→ REQUIREMENTS
Copy out all of the following material word for word.

→ INFORMATION PROVIDED
┄┄┄┄┄┄
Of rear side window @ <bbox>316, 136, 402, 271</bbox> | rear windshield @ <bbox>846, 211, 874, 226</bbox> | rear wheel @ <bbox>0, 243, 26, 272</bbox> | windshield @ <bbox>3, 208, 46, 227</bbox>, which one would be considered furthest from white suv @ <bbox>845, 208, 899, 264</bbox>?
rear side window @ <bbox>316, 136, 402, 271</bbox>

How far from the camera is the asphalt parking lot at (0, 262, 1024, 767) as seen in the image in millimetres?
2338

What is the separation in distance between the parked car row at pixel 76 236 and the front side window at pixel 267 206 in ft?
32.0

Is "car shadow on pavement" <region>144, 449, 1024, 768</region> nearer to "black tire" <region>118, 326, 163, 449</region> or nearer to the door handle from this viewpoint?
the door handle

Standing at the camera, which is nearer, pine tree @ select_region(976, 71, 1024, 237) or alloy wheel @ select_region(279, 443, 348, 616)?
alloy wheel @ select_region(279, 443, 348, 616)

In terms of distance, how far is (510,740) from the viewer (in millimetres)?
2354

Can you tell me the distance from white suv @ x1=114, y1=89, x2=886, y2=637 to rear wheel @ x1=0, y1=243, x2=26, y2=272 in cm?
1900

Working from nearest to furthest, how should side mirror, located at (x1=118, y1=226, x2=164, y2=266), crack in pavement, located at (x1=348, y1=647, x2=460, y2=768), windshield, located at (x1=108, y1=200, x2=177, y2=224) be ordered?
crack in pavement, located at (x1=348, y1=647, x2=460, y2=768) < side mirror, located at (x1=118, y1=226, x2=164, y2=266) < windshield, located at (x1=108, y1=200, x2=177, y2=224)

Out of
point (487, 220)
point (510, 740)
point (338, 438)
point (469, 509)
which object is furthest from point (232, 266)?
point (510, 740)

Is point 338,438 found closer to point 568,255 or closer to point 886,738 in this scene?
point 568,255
┄┄┄┄┄┄
→ FULL RESPONSE
Of rear side window @ <bbox>316, 136, 402, 271</bbox> | rear windshield @ <bbox>846, 211, 874, 226</bbox> | rear wheel @ <bbox>0, 243, 26, 272</bbox> | windshield @ <bbox>3, 208, 46, 227</bbox>, which one would be considered furthest from white suv @ <bbox>845, 208, 899, 264</bbox>?
rear side window @ <bbox>316, 136, 402, 271</bbox>

How far from the camera is the asphalt parking lot at (0, 262, 1024, 767) as seen in the image in millimetres?
2338

What is the separation in distance between the parked car row at pixel 76 236 and the front side window at pixel 267 206 in ft?
32.0

Is "car shadow on pavement" <region>144, 449, 1024, 768</region> nearer to "black tire" <region>118, 326, 163, 449</region> or nearer to the door handle from this viewpoint?
the door handle

Standing at the camera, which is nearer, pine tree @ select_region(976, 71, 1024, 237) or alloy wheel @ select_region(279, 443, 348, 616)?
alloy wheel @ select_region(279, 443, 348, 616)

In terms of distance, how far is (510,740) from the viewer (in millimetres)?
2354

Can you tell me the distance from white suv @ x1=114, y1=89, x2=886, y2=637 to rear wheel @ x1=0, y1=243, x2=26, y2=272 in cm?
1900

Working from nearest to furthest, how should side mirror, located at (x1=118, y1=226, x2=164, y2=266), crack in pavement, located at (x1=348, y1=647, x2=460, y2=768), windshield, located at (x1=108, y1=200, x2=177, y2=224) be ordered?
crack in pavement, located at (x1=348, y1=647, x2=460, y2=768) < side mirror, located at (x1=118, y1=226, x2=164, y2=266) < windshield, located at (x1=108, y1=200, x2=177, y2=224)

Out of
point (487, 220)
point (510, 740)
point (338, 438)
point (469, 509)
which object is furthest from point (232, 266)?
point (510, 740)

Is point 338,438 found closer to point 568,255 or closer to point 886,738 in this scene?
point 568,255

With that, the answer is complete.